Why take first and last 180 frames from the utterance spectrogram?

Janghyun1230 / Speaker_Verification

Tensorflow implementation of "Generalized End-to-End Loss for Speaker Verification"

MIT License

349 stars 104 forks source link

Why take first and last 180 frames from the utterance spectrogram? #7

Closed HashiamKadhim closed 5 years ago

HashiamKadhim commented 5 years ago

I'm just wondering why you use the following lines:

utterances_spec.append(S[:, :config.tisv_frame])    # first 180 frames of partial utterance
utterances_spec.append(S[:, -config.tisv_frame:])   # last 180 frames of partial utterance

there are many examples where S.shape[1] < 360 which causes repeat frames in the utterance_spec. Could this pose a problem?

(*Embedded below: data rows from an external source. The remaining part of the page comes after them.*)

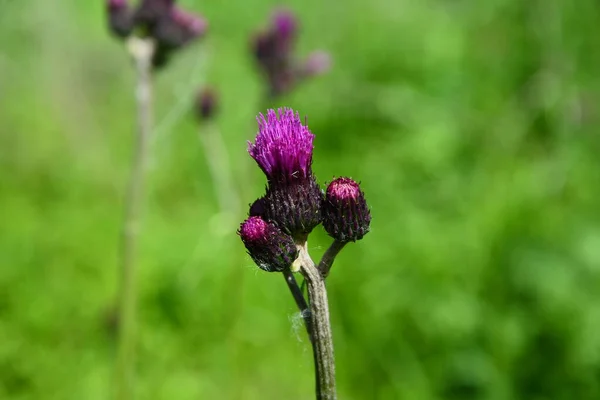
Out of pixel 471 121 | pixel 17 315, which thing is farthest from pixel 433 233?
pixel 17 315

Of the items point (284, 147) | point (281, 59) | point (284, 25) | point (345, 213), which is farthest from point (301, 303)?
point (284, 25)

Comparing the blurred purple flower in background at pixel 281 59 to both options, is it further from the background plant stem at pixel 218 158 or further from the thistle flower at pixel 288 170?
the thistle flower at pixel 288 170

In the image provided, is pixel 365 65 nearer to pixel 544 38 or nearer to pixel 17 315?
pixel 544 38

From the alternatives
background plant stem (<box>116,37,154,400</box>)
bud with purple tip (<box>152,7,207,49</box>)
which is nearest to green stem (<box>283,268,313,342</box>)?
background plant stem (<box>116,37,154,400</box>)

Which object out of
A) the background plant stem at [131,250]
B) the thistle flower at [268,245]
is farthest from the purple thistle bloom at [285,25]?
the thistle flower at [268,245]

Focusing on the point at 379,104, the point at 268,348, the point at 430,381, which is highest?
the point at 379,104
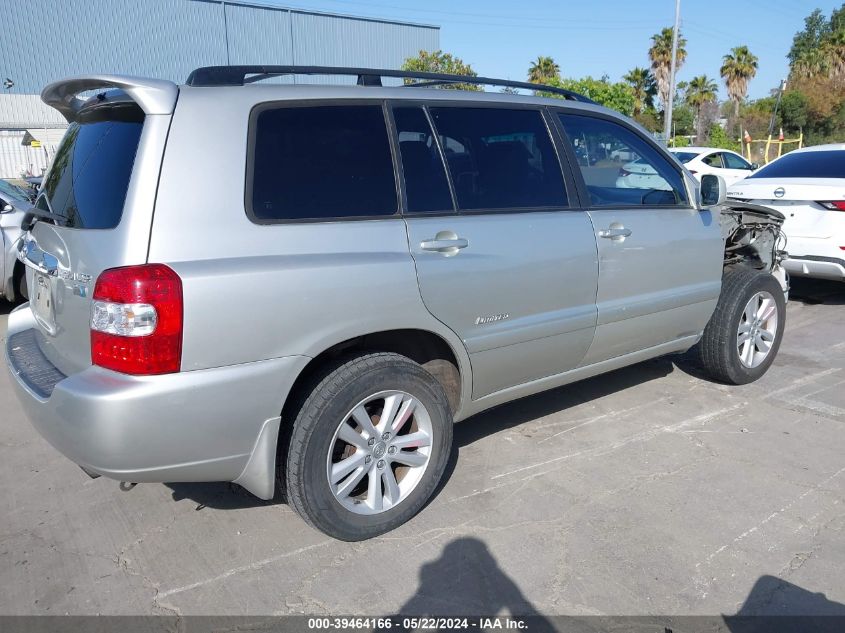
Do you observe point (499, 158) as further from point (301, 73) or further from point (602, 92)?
point (602, 92)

Janghyun1230 commented 5 years ago

@HashiamKadhim I think I tried to make as many as utterances at the moment. There can be many data preparing strategies. For example, for each mini-batch, we can randomly sample the location of the window. (e.g. given 10s audio, an utterance can be [3.1s, 4.1s] if the length of an utterance is 1s). However, this might occur some overhead of loading long audio each time. Rather than, I choose to slice the utterances as a pre-processing step.